## [TEXTE CITÉ]
Dimanche 5 avril 2009 7 05 /04 /2009 10:01

Petite philosophie de la marche : premier épisode.


Certains de ceux qui lisent ce blog savent que la vie m'a privé de la jambe droite depuis l'âge de 18 ans. D'autres ou les mêmes savent que depuis quelques semaines, je prends plaisir à la marche à pied. Je possède un triple avantage sur tout le monde : une prothèse électronique (qui a coûté très cher à la Sécurité Sociale et que je suis le premier à porter en Savoie) et deux cannes anglaises que j'ai décidé d'adopter pour les grandes marches. Quatre points d'appui pour un centre de gravité muni d'un meilleur espace de sustentation. Pauvres petits êtres organiques que vous êtes, qui n'avez que deux misérables jambes corruptibles.

Ce samedi matin, je décide d'explorer un petit chemin repéré à moins de trois cents mètres de la maison. Il descend dans la forêt et s'enfonce au milieu de feuillus. On va essayer de voir où il mène. C'est parti. Je chemine dans la terre, sur les cailloux, je patauge dans la boue. Survient une grande clairière, puis me voici au milieu de grands arbres, à flan de coteau. Un bruit de cavalcade : deux chevreuils traversent juste devant moi à fond la caisse. Cinq mètres plus loin, ils me rentraient dedans et je basculais dans le vide. Ce sont des chevreuils délicats ! Ils respectent de code de la route de la forêt. À moins que ce ne soient des chamois, il paraît qu'il y en a quelques uns dans le coin. Nous sommes au printemps : un mâle et une femelle, sans doute. Je n'ai pas réussi à voir lequel poursuit l'autre.


Tout joyeux, j'avance au coeur de la forêt. Le chemin se sépare en deux : l'un monte, l'autre descend.

## [MATÉRIEL SOURCE]

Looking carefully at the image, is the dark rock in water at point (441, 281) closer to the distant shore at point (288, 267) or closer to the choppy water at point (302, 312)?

## [CONSIGNE]
Rédigez la suite du texte cité sur la marche en forêt, à partir de l'endroit où il s'arrête.

## [RÉSULTAT]
Je m'engage dans celui qui descend. Mauvais choix, il se perd, je me perds au milieu des bois. Et la pente devient raide, presque verticale. Je pense à mon frère qui s'est tué dans la montagne des Pyrénées il y a un an et demi. Bon, pas de danger ici : il y a de la végétation, plein de feuilles mortes et de primevères pour amortir. Je dégringole sur le derrière et me voici en bas, face à deux bras de torrents. Ça alors ! Le petit torrent qui passe derrière la maison s'est ici considérablement élargi. Je ne l'avais jamais remarqué ! Comment le traverser ? Oh, un arbre couché au-dessus : je grimpe, l'enfourche et traverse le torrent centimètre par centimètre à califourchon sur le tronc couvert de mousse. Pourvu que je ne bascule pas : un gros plouf deux mètres en dessous dans une eau glaciale.


Ça y est, franchi. Un sentier longe la rivière entre les deux bras. Je décide de le remonter. Au bout de quelques minutes, je me trouve devant une écluse qui relie les deux torrents. Pour la traverser, une planche : me voici en train de jouer les funambules et cette fois, il ne s'agit pas de tomber. L'eau circule entre deux murs de béton.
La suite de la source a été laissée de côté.